Reading local data in R
# reading data and storing into `store.df` dataframe
airline.df <- read.csv(paste("AirlinePricingData - AirlinePricingData.csv"))
# number of rows and columns
dim(airline.df)
## [1] 305 25
Q1a. Write R code to generate the correlation matrix for the given continuous variables {“Price”, “AdvancedBookingDays”, “FlyingMinutes”, “Capacity”, “SeatPitch”, “SeatWidth”}
airlines <- airline.df[,c(17,18,8,11,12,13)]
## Pearson Correlation
round(cor(airlines),2)
## Price AdvancedBookingDays FlyingMinutes Capacity
## Price 1.00 -0.01 -0.02 -0.03
## AdvancedBookingDays -0.01 1.00 0.01 -0.01
## FlyingMinutes -0.02 0.01 1.00 -0.32
## Capacity -0.03 -0.01 -0.32 1.00
## SeatPitch 0.07 -0.01 -0.03 0.51
## SeatWidth -0.06 0.05 -0.18 0.45
## SeatPitch SeatWidth
## Price 0.07 -0.06
## AdvancedBookingDays -0.01 0.05
## FlyingMinutes -0.03 -0.18
## Capacity 0.51 0.45
## SeatPitch 1.00 0.32
## SeatWidth 0.32 1.00
## Spearman Correlation
round(cor(airlines, method="spearman"),2)

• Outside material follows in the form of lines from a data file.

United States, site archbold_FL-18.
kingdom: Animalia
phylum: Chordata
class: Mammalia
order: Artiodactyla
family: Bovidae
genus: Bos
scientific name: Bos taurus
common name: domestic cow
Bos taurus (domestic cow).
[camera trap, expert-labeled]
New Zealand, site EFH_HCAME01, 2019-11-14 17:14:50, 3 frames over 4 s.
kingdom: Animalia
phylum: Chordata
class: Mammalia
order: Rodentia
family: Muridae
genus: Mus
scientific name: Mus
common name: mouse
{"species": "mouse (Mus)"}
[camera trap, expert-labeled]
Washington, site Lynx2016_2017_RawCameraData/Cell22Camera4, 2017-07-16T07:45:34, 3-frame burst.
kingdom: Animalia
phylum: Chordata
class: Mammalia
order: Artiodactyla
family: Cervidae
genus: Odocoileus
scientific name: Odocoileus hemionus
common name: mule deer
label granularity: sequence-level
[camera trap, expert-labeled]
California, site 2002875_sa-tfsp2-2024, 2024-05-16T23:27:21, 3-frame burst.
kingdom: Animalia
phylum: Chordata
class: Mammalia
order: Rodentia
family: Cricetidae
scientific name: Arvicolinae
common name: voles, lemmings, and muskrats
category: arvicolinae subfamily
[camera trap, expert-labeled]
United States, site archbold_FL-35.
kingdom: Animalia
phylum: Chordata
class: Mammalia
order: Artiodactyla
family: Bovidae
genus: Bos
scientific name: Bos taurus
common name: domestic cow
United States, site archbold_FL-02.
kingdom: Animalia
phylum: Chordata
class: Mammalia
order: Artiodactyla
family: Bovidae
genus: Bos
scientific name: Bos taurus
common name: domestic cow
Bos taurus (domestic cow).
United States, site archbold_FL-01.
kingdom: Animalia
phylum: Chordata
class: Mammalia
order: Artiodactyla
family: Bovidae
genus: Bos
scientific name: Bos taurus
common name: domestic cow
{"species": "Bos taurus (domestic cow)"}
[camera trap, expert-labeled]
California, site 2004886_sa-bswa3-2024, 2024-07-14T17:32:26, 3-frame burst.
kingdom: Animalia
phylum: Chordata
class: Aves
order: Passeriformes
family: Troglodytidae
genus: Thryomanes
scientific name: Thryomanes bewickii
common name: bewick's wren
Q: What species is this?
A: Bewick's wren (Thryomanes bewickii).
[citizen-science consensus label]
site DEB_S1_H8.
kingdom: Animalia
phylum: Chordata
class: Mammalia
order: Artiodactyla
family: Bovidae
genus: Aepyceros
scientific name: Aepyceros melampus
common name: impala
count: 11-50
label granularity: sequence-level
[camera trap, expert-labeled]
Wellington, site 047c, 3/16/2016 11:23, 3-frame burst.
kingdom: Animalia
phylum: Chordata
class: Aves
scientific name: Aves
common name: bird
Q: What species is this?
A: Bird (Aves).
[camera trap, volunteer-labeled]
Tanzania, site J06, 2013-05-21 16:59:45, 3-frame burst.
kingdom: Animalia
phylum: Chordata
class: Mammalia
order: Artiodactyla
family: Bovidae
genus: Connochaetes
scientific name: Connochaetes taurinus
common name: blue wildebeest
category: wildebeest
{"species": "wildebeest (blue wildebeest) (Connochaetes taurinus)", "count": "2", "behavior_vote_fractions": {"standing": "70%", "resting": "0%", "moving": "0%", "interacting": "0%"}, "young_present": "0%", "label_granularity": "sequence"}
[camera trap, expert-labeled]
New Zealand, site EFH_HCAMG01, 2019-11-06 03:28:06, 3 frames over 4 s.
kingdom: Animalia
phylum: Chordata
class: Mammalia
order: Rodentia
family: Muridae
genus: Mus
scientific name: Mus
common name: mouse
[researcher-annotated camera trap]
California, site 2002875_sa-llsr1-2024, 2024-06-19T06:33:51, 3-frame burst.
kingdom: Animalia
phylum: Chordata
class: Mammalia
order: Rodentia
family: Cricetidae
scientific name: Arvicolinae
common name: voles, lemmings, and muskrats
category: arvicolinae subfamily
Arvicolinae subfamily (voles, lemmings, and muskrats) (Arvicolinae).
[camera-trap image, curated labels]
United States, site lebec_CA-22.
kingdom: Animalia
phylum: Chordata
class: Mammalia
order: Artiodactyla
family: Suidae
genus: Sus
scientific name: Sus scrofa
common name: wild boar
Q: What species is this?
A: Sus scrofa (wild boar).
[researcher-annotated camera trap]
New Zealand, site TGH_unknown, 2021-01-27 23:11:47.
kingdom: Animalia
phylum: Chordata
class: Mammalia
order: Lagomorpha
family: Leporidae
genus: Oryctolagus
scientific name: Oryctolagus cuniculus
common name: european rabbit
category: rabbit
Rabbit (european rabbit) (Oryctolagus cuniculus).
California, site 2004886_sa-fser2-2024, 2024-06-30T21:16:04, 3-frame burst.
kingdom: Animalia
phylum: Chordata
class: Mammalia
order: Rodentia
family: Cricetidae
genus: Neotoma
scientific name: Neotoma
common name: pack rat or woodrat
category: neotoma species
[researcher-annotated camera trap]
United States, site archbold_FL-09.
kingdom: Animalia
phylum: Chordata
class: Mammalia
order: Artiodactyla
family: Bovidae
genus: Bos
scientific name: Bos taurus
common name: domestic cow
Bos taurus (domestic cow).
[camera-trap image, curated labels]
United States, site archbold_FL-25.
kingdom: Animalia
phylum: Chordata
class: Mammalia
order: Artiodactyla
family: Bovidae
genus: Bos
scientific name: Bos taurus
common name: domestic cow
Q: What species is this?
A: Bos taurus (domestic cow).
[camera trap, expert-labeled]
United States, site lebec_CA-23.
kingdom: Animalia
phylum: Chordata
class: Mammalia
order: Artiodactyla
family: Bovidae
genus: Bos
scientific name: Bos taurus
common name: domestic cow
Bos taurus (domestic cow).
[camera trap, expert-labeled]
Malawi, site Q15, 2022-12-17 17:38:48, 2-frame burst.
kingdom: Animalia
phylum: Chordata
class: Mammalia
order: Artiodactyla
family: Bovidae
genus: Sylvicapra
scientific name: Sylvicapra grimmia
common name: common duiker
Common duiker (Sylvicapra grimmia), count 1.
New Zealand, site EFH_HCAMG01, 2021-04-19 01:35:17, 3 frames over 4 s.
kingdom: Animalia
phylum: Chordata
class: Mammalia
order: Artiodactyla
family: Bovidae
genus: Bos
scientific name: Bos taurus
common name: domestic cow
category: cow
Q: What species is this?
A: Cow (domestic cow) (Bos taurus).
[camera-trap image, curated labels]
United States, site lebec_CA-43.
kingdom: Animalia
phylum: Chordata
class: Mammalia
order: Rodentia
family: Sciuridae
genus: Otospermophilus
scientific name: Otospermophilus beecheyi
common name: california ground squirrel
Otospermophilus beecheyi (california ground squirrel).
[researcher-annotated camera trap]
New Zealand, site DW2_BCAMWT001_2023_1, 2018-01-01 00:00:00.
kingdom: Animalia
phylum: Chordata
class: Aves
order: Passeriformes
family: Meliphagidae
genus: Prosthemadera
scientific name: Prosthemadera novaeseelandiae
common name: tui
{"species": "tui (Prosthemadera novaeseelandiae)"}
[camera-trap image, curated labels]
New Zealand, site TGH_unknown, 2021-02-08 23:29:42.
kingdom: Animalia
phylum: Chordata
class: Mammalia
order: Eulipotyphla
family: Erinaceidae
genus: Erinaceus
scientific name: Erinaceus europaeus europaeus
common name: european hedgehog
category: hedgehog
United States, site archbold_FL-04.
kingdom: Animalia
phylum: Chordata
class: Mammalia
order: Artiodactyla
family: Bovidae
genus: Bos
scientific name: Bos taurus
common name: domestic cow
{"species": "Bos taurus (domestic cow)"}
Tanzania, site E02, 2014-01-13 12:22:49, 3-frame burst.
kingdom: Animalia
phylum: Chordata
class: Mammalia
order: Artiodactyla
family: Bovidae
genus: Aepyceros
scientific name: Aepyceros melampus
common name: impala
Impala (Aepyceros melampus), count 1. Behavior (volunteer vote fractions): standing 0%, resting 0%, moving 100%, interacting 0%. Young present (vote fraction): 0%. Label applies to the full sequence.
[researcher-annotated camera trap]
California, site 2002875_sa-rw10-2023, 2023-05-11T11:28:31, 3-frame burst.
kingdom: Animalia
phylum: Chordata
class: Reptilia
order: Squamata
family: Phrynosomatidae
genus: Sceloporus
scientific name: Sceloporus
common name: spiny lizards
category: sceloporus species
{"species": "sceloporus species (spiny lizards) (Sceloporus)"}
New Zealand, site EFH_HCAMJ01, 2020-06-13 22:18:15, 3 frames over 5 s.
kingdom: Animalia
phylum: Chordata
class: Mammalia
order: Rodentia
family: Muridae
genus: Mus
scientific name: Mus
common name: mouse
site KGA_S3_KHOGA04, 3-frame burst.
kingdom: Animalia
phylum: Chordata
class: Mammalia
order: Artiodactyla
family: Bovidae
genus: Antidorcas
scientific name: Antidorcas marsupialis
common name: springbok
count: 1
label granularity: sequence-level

## Price AdvancedBookingDays FlyingMinutes Capacity
## Price 1.00 -0.09 0.02 -0.07
## AdvancedBookingDays -0.09 1.00 0.02 -0.01
## FlyingMinutes 0.02 0.02 1.00 -0.34
## Capacity -0.07 -0.01 -0.34 1.00
## SeatPitch 0.15 0.00 0.02 0.22
## SeatWidth -0.15 0.10 -0.18 0.54
## SeatPitch SeatWidth
## Price 0.15 -0.15
## AdvancedBookingDays 0.00 0.10
## FlyingMinutes 0.02 -0.18
## Capacity 0.22 0.54
## SeatPitch 1.00 0.32
## SeatWidth 0.32 1.00
Q1b. Write R code to generate the correlation matrix with their significance values for the given continuous variables {“Price”, “AdvancedBookingDays”, “FlyingMinutes”, “Capacity”, “SeatPitch”, “SeatWidth”}
library(psych)
corr.test(airlines, use="complete")
## Call:corr.test(x = airlines, use = "complete")
## Correlation matrix
## Price AdvancedBookingDays FlyingMinutes Capacity
## Price 1.00 -0.01 -0.02 -0.03
## AdvancedBookingDays -0.01 1.00 0.01 -0.01
## FlyingMinutes -0.02 0.01 1.00 -0.32
## Capacity -0.03 -0.01 -0.32 1.00
## SeatPitch 0.07 -0.01 -0.03 0.51
## SeatWidth -0.06 0.05 -0.18 0.45
## SeatPitch SeatWidth
## Price 0.07 -0.06
## AdvancedBookingDays -0.01 0.05
## FlyingMinutes -0.03 -0.18
## Capacity 0.51 0.45
## SeatPitch 1.00 0.32
## SeatWidth 0.32 1.00
## Sample Size
## [1] 305
## Probability values (Entries above the diagonal are adjusted for multiple tests.)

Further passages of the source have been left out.